___ Stored data ___

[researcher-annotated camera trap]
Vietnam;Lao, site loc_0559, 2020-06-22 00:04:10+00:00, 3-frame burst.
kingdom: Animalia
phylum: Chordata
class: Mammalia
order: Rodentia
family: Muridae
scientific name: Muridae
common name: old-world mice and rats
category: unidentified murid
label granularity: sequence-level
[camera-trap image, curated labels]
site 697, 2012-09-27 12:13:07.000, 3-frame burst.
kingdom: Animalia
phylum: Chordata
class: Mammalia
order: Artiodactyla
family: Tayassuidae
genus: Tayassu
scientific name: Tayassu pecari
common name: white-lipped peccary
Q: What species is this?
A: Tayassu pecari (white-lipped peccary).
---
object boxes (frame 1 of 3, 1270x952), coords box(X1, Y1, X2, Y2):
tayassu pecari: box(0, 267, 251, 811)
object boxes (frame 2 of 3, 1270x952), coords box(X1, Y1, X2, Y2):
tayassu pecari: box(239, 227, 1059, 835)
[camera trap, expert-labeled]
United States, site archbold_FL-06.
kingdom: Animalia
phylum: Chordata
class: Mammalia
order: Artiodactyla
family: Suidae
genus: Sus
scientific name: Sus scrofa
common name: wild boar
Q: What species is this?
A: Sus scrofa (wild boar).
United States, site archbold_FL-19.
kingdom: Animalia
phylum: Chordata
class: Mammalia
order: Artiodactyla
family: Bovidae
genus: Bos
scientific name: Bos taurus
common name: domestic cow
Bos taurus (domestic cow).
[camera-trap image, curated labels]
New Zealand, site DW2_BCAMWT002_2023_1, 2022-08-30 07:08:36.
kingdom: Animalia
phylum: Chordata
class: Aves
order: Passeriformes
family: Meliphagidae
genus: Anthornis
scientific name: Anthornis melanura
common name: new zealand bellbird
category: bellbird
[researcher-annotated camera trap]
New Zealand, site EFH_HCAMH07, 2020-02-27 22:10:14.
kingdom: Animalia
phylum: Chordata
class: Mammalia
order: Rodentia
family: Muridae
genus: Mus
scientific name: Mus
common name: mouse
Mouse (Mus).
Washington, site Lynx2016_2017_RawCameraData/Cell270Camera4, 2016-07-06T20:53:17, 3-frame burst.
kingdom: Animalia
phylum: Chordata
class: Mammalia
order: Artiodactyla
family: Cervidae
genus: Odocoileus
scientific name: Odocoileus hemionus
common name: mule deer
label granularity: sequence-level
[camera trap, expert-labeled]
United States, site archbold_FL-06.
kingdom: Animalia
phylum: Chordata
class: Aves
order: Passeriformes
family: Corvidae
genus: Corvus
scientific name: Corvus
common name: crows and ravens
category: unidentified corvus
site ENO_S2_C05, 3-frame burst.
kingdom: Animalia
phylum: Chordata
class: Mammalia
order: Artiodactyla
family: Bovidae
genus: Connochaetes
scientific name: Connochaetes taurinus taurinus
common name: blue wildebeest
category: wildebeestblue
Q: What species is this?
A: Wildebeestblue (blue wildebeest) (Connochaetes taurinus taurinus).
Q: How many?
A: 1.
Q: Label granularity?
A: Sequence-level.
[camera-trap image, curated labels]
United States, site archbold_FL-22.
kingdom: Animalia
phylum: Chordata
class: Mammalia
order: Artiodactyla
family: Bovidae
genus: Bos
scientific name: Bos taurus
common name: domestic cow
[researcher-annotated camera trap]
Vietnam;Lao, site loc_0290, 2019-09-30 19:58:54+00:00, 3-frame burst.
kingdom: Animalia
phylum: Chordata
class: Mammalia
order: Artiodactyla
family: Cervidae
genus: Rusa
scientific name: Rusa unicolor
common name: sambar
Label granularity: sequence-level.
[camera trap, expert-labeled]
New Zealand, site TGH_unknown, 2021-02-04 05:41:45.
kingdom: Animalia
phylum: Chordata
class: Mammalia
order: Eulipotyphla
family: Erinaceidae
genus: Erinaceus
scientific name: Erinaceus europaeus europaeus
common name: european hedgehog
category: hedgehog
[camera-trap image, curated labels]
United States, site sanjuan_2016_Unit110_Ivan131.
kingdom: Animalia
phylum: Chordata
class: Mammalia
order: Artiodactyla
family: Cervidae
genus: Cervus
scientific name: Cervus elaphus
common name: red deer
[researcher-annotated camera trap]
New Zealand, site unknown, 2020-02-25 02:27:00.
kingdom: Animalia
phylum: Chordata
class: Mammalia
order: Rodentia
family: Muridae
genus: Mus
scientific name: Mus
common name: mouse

___

Exercise goal >>
What is the number of lines in the data that hold the string "Vietnam"? Answer with the number only.

Answer to this task >>
2